__Source text__.
-IR- Database Guide
-IR- Database: Indiana Register

DEPARTMENT OF STATE REVENUE
01-20070452.LOF

Letter of Findings: 07-0452
Indiana Adjusted Gross Income Tax
For 2006 and 2007


NOTICE: Under IC § 4-22-7-7, this document is required to be published in the Indiana Register and is effective on its date of publication. It shall remain in effect until the date it is superseded or deleted by the publication of a new document in the Indiana Register. The date of the document will provide the general public with information about the Department's official position concerning a specific issue.
ISSUES
I. Imposition of the State's Individual Income Tax.
Authority: Ind. Const. art X, § 8; IC § 6-3-1-3.5 et seq.; IC § 6-3-1-9; New York v. Graves, 300 U.S. 308 (1937); Merchants' Loan Trust Company v. Smietanka, 255 U.S. 509 (1921); Eisner v. Macomber, 252 U.S. 189 (1920); Doyle v. Mitchell, 247 U.S. 179 (1918); Stratton's Independence v. Hobert, 231 U.S. 399 (1913); United States v. Connor, 898 F2d 942 (3rd Cir. 1990); Wilcox v. Commissioner of Internal Revenue, 848 F2d 1007 (9th Cir. 1988); Coleman v. Commissioner of Internal Revenue, 791 F2d 68 (7th Cir. 1986); United States v. Koliboski, 732 F2d 1328 (7th Cir. 1984); United States v. Romero, 640 F2d 1014 (9th Cir. 1981); Snyder v. Indiana Dept. of State Revenue, 723 N.E.2d 487 (Ind. Tax Ct. 2000); Thomas v. Indiana Dept. of State Revenue, 675 N.E.2d 362 (Ind. Tax. Ct. 1997); Richey v. Indiana Dept. of State Revenue, 634 N.E.2d 1375 (Ind. Tax Ct. 1994).
Taxpayer argues that only corporate gain is subject to either federal or state income tax.
II. Taxpayer as "Employee" – Adjusted Gross Income Tax.
Authority: IC § 6-3-1-3.5; IC § 6-3-1-6; IC § 6-3-1-9; IC § 6-3-1-12; IC § 6-3-1-15; I.R.C. § 3401(c).
Taxpayer states that because he is not employed by either the federal government or the State of Indiana, he is not subject to Adjusted Gross Income.
III. Indiana Residents – Adjusted Gross Income Tax.
Authority: I.R.C. § 3121(e)(1); I.R.C. § 7701(c); Brushaber v. Union Pac. R.R., 240 U.S. 1 (1916); United States v. Collins, 920 F.2d 619 (10th Cir. 1990).
Taxpayer maintains that because the term "state" as used in the Internal Revenue Code does not include Indiana, he is not subject to Adjusted Gross Income Tax.
STATEMENT OF FACTS
Taxpayer submitted state income tax returns on which he reported no taxable income. The Department of Revenue of Revenue rejected the returns, and taxpayer submitted a protest arguing that the returns were correct and that he was entitled to a refund of money his employer had withheld from his paycheck. An administrative hearing was held during which taxpayer explained the basis for his protest. This Letter of Findings results.
I. Imposition of the State's Individual Income Tax.
DISCUSSION
Taxpayer claims that the federal – and by implication, Indiana's – individual income tax is only applicable to corporate profits. Taxpayer argues that the Corporation Excise Tax Act of 1909, The U.S. Const. amend. XVI, and the Income Tax Act of 1913, 1916, and 1917 all impose a tax on the gain derived from capital or labor provided that the gain is realized from profits realized through the sale or conversion of capital assets.

__Requirements__.
- 1) Which tax years does the letter of findings cover?
- 2) Reproduce the letter of findings word for word from "STATEMENT OF FACTS" up to and including "of Findings results.".
The data after the letter of findings has no role in this work.

__Information provided__.
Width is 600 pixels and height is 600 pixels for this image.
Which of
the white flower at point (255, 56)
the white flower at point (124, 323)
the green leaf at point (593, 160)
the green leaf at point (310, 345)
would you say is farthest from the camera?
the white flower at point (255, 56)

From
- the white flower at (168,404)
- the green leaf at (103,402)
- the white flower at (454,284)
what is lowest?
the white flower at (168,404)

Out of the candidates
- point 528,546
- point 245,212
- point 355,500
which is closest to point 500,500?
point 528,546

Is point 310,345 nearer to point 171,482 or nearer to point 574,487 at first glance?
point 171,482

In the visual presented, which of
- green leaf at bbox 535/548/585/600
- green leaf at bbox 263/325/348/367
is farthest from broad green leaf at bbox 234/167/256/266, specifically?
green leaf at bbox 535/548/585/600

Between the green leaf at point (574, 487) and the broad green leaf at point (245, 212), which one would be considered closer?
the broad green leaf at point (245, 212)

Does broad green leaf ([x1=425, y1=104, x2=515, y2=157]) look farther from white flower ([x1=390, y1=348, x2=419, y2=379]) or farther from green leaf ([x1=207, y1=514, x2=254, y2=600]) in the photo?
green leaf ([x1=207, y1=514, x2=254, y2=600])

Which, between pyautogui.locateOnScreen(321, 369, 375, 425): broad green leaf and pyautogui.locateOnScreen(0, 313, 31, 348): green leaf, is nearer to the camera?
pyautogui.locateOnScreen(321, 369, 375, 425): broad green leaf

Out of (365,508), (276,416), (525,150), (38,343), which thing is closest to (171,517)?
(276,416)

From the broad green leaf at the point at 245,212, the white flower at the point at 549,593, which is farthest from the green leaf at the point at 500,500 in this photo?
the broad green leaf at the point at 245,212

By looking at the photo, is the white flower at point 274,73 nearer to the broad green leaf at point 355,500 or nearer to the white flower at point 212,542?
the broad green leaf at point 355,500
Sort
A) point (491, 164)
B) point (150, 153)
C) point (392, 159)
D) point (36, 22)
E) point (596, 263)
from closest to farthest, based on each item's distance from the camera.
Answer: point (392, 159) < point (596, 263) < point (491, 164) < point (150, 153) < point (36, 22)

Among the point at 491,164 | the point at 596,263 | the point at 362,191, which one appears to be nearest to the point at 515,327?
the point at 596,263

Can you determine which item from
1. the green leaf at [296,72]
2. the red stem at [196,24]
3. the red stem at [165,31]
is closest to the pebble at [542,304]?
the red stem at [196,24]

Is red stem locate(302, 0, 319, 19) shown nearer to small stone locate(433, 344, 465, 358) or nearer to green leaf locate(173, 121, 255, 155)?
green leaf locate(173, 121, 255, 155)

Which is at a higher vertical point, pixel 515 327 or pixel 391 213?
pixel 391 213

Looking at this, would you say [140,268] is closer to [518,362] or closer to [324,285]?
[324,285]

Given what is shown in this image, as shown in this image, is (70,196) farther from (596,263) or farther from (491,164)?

__Outputs for the tasks__.
- 1) 2006 and 2007

- 2)
STATEMENT OF FACTS
Taxpayer submitted state income tax returns on which he reported no taxable income. The Department of Revenue of Revenue rejected the returns, and taxpayer submitted a protest arguing that the returns were correct and that he was entitled to a refund of money his employer had withheld from his paycheck. An administrative hearing was held during which taxpayer explained the basis for his protest. This Letter of Findings results.